Moving further, we see this gap at the diagonal. This is another kind of a frame shift, a mutation. We can tell that by the distinction between the sequences along this region, and the sequences match out of this region.
The next plots feature is the last kind of a frame shift, an insertion. The whole gap is located at the y-axis sequence, which is the mutated one. This means that a subsequence was inserted into the source sequence.
That's what we can read from this particular dotplot. In UGENE it is possible to compare several dotplots. For instance, I can build another dotplot for sequences from the opened multiple sequence view. The second dotplot is built and displayed at the same view and ready to compare.
Now, I can save the dotplot as an image or in a native format, by right-
clicking at the view and selecting „Dotplot→Save/Load“ items. A dotplot, saved in a native format, can be loaded from the dot plot creator view.
Unnecessary dotplot views can be unloaded by selecting „Dotplot→Remove“
Note, that the parameters of the dot plot creator can be adjusted by activating „Dotplot→Parameters“ menu item.
Advance Usage
In conclusion, let's use the plugin with the real data. Let's do this by activating the „Tools→Build dotplot“ global program menu item.

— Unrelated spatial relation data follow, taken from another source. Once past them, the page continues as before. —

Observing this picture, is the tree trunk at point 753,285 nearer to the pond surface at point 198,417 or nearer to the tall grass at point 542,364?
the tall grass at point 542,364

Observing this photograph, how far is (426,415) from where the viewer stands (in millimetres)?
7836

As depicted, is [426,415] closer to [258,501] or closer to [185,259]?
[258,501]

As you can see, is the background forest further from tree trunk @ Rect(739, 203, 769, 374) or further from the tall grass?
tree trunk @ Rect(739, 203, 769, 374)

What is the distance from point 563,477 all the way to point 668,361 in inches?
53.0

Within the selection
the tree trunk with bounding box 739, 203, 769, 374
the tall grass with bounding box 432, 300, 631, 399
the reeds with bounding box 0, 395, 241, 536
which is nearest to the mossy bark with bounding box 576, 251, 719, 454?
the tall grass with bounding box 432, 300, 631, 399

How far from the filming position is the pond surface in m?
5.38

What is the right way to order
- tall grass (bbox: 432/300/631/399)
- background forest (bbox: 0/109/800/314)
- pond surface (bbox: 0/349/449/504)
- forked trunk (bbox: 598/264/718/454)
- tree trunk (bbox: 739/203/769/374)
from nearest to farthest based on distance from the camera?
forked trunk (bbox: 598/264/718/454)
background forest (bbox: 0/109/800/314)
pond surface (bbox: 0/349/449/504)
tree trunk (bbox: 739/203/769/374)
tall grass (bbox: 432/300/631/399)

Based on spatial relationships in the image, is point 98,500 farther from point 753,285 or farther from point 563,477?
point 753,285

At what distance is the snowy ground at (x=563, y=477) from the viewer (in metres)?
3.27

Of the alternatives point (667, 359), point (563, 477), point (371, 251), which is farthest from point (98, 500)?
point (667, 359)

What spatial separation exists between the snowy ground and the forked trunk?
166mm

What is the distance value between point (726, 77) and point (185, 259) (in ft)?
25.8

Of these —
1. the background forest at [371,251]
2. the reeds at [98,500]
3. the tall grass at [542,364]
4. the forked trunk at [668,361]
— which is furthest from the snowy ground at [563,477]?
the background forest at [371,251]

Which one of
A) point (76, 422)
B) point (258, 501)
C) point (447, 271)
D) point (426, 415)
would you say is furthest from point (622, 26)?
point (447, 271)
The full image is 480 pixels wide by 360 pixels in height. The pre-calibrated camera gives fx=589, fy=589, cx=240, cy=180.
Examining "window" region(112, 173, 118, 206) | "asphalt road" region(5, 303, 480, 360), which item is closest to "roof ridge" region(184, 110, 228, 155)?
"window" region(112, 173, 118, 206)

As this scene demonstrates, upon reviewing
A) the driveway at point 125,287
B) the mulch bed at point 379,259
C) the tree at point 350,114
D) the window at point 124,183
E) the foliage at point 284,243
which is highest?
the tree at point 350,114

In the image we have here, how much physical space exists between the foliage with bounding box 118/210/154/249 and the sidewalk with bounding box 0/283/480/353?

In the opened dialog box I will specify a chloroplast genome sequence as the first sequence, and another chloroplast genome sequence as the second sequence.
Note, that you can open files containing multiple sequences and then join them and use as one sequence to compare. To do this, check the „Join all sequences“ checkbox.
I press next and specify the parameters of the new dotplot, comparing the specified sequences. I will use the heuristic „1k results“ button and press „OK“. The dotplot is built and displayed. Please note, that the multiple sequence view for the selected sequences was opened automatically.
As we can see, the sequences match most of the times. The most noticeable regions here, besides the diagonal matches, are two big mutation regions, a mutation-and-insertion region (we are talking about an insertion into the horizontal sequence) and the big deletion region.
That's the way to build and use dotplots in UGENE.